Five Syrian nationals were arrested Tuesday in connection with suspected migrant smuggling. Police also discovered more than 100 other undocumented Syrians, during raids which came as district authorities called for a tougher asylum policy.
Police in Germany conducted simultaneous raids across the country on Tuesday (September 26) and issued arrest warrants against five people suspected of migrant smuggling.
Arrest warrants were issued against two women and a man in the northern town of Stade and a woman and a man in the western town of Gladbeck, a federal police spokesperson told the German news agency, dpa.
More than 350 German federal police officers were involved in the raids that were all conducted at 6am in five German states. Police at Frankfurt international airport reportedly ordered the raids on suspicion of gang and commercial smuggling of foreigners.
More than 100 Syrian citizens, who were believed to have been brought into Germany without legal documents, were found inside apartments and other buildings.
Cell phones and laptops, as well as a suspected smuggler’s car in Gladbeck, were seized during the raids. Specialists will reportedly examine the electronic devices as part of further investigations.
In addition to gang and commercial smuggling of foreigners, the suspects are also accused of money laundering and using their illegal income to buy gold jewelry.
Dwindling acceptance among local communities
Investigations that began in 2022 show that the Syrians were first flown to Greece, given real passports from compatriots, and then brought to Germany through various means of transport. Later, the alleged gang leader reportedly switched to the Balkan route as a point of entry. From there, the migrants traveled to Germany on foot, by car and truck, reported the German newspaper Spiegel.
The police raids come on the heels of the news that the administrative districts in the state of Brandenburg are calling for a tougher asylum policy.
Siegurd Heinze, chairman of Oberspreewald-Lausitz district, told dpa that they no longer have the capacity to accommodate refugees. The counties, cities, and municipalities in the Brandenburg state which surrounds Berlin have been sounding the alarm over exceeding their capacity since last year.
“There must be a stringent repatriation of people who are not entitled to asylum,” Heinze said. “In their case, cash payments must at least be minimized, preferably not granted at all.”
Heinze also warned of a tense situation amidst a dwindling acceptance among local residents and the possible emergence of “tent cities, gymnasiums, and container solutions again.”
Toxic political discourse
Ali, a Syrian who has been living in Berlin for the last two years, told InfoMigrants that the state’s focus on criminalization and law enforcement reinforces a toxic political discourse against migrants.
“You always hear about these monthly police raids in migrant communities in Berlin, cracking down on a ‘mafia cult’, but in reality, they just find two guys working in a falafel shop,” said Ali, who requested that only his first name be used.
He also expressed concern about how this impacts the perception of the Syrian community.
“How many Ahmads’s are there in prison compared to Johannes’s or Hans’s? This reflects a widespread perception of the Syrian community promoted by toxic political discourse and problematic media reports,” he said.

(Collected data)
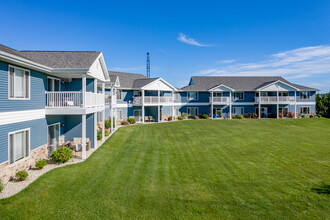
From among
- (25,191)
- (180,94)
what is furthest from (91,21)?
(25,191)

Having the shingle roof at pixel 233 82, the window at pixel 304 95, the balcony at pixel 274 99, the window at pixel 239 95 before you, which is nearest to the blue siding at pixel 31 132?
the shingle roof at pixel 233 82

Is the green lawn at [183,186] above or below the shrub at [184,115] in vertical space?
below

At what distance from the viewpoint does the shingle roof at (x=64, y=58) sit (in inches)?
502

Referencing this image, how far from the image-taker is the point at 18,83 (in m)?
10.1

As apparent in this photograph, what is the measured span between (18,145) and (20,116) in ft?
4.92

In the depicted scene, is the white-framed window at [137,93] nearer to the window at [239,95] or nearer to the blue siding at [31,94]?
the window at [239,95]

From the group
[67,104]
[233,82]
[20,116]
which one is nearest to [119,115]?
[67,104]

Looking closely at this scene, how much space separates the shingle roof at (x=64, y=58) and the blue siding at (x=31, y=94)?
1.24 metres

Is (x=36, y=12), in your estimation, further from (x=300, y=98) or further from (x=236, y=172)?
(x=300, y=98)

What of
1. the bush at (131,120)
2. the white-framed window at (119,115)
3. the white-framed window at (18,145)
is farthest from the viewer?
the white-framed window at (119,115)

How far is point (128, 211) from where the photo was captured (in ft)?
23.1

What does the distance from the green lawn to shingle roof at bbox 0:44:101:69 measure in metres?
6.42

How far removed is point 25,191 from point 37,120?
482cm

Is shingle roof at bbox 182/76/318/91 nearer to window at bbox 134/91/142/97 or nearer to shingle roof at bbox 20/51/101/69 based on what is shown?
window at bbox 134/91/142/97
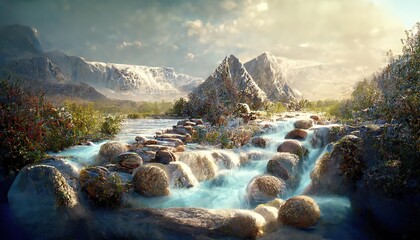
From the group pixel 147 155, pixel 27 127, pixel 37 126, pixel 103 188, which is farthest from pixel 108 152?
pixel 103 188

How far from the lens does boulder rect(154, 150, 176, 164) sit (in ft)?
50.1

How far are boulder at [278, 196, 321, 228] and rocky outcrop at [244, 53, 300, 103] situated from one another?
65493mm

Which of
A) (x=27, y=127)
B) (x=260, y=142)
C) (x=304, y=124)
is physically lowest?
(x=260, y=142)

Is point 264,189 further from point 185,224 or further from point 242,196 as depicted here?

...

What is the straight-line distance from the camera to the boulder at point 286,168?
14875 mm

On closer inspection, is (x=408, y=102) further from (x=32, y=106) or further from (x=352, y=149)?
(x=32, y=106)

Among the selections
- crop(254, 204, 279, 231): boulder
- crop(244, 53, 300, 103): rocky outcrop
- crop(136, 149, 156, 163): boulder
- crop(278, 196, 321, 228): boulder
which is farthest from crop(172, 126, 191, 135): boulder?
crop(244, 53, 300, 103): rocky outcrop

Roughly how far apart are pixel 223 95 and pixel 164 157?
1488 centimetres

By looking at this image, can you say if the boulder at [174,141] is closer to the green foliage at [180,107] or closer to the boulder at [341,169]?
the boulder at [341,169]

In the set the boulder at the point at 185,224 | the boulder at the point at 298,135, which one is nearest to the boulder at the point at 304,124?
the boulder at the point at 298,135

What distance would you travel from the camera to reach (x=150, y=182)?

...

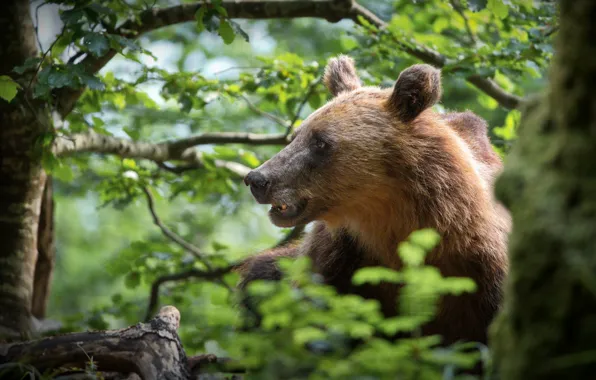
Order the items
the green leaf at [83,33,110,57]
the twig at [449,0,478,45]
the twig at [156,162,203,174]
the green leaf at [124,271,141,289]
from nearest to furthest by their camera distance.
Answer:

- PROMPT A: Decide whether each statement agrees with the article on the German migrant-smuggling raids, answering yes or no and quoting the words of the article that decide it: (i) All the raids took place at 6am in five German states. (ii) The investigations into the smuggling began in 2023. (iii) In Stade, arrest warrants were issued against two men and a woman.
- PROMPT B: Duplicate the stretch of the article on the German migrant-smuggling raids from "Siegurd Heinze, chairman" through "discourse against migrants.", word for word.

- TASK OUTPUT A:
(i) Yes: "the raids that were all conducted at 6am in five German states"
(ii) No: "Investigations that began in 2022"
(iii) No: "two women and a man in the northern town of Stade"

- TASK OUTPUT B:
Siegurd Heinze, chairman of Oberspreewald-Lausitz district, told dpa that they no longer have the capacity to accommodate refugees. The counties, cities, and municipalities in the Brandenburg state which surrounds Berlin have been sounding the alarm over exceeding their capacity since last year.
“There must be a stringent repatriation of people who are not entitled to asylum,” Heinze said. “In their case, cash payments must at least be minimized, preferably not granted at all.”
Heinze also warned of a tense situation amidst a dwindling acceptance among local residents and the possible emergence of “tent cities, gymnasiums, and container solutions again.”
Toxic political discourse
Ali, a Syrian who has been living in Berlin for the last two years, told InfoMigrants that the state’s focus on criminalization and law enforcement reinforces a toxic political discourse against migrants.